Applying the boundary conditions indeed yield 2 equations from which (after eliminating both $A_{mn}$ and $B_{mn}$), $J'_m(an\gamma) Y'_m(bn\gamma)-Y'_m(an\gamma ) J'_m(bn\gamma )=0$. I hoped to obtain an expression for the eigenvalues of the modes, $\gamma _{mn}$ but how can I get an explicit form for them? So far I can only give an implicit form for $\gamma_{mn}$.
Had I reached an explicit form, I would have obtained the cutoff frequency using the relation $\omega _c=\frac{\gamma _c}{\sqrt{\mu \varepsilon}}$ where this gamma_c is the smallest possible I believe.

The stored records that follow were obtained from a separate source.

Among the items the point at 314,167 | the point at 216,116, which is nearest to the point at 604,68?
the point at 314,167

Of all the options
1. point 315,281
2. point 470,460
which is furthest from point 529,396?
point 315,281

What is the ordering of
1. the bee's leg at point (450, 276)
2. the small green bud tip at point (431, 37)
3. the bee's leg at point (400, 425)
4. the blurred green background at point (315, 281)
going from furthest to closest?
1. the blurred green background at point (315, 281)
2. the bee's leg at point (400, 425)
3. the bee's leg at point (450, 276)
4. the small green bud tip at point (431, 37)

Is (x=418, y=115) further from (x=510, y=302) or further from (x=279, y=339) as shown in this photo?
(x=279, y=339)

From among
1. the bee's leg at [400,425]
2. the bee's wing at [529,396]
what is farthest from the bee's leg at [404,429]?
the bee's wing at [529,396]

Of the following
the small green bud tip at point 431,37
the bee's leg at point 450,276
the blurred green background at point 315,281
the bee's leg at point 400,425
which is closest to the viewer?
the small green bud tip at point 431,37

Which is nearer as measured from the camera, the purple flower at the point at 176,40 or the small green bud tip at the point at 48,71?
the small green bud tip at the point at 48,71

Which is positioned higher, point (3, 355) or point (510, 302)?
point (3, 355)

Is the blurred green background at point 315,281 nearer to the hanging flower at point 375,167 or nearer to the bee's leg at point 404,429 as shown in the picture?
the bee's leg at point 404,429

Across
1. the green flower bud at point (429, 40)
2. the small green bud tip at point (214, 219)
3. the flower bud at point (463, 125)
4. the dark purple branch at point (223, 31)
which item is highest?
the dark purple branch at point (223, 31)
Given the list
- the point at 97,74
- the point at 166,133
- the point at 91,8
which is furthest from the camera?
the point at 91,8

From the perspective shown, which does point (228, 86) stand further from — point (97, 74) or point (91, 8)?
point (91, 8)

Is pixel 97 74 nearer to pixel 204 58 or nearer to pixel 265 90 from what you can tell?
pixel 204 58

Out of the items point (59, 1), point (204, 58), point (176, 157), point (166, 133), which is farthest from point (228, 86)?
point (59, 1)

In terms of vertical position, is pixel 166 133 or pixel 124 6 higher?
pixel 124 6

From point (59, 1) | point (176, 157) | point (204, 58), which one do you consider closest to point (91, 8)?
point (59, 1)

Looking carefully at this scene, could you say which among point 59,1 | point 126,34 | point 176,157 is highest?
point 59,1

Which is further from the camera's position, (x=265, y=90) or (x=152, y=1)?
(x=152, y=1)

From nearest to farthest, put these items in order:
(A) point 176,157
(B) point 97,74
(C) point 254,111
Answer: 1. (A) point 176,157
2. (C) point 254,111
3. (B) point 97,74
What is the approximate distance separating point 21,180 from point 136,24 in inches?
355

So I'd like any comment, especially if I'm missing something or if I'm on the right track. Thanks a lot!

 

[deskswirl]

You are on the right track, although I'm not sure where the "n" comes from in the arguments of your Bessel function expressions. The gamma values are entirely numerical in nature and can be plotted and found.

EDIT: Clarity

 

[fluidistic]

You are on the right track, although I'm not sure where the "n" comes from in the arguments of your Bessel function expressions. The gamma values are entirely numerical in nature and can be plotted and found.

EDIT: Clarity

Whoops indeed. I get $R(\rho )=A_nJ_n(\gamma \rho ) + B_n Y_n(\gamma \rho )$. This yields the equation $J'_n(\gamma a ) Y'_n (\gamma b)-J'_n (\gamma b ) Y'_n (\gamma a)=0$. I realize this will hold for infinitely many positive values for gamma that I could probably determine numerically, but the problem expect me not to use any computer. So how would I continue from there?

 

[deskswirl]

I forgot to point out that this assumes gamma is nonzero. In the case where gamma is zero there is a nontrivial solution where both the z components of H and E are zero, this solution corresponds to what is known as the TEM mode for coaxial waveguides. There is no cutoff frequency. As you try to launch power down a coaxial waveguide this TEM mode will be the dominant excitation for this reason. The reason that the TEM mode appears is that there are multiple conductors (and hence multiple boundary conditions to be met). They are not possible, for instance, in a single conductor cylindrical waveguide with a homogeneously filled core.

 

[deskswirl]

For the part where the coaxial waveguide becomes enclosed on both ends (making it a cavity) you may no longer assume propagating solutions but rather standing waves. There are separate TM or TE solutions which have similar but not identical resonant frequencies (no longer cutoff). For instance now instead of exponential propagating solutions in the lateral direction you should assume sine functions.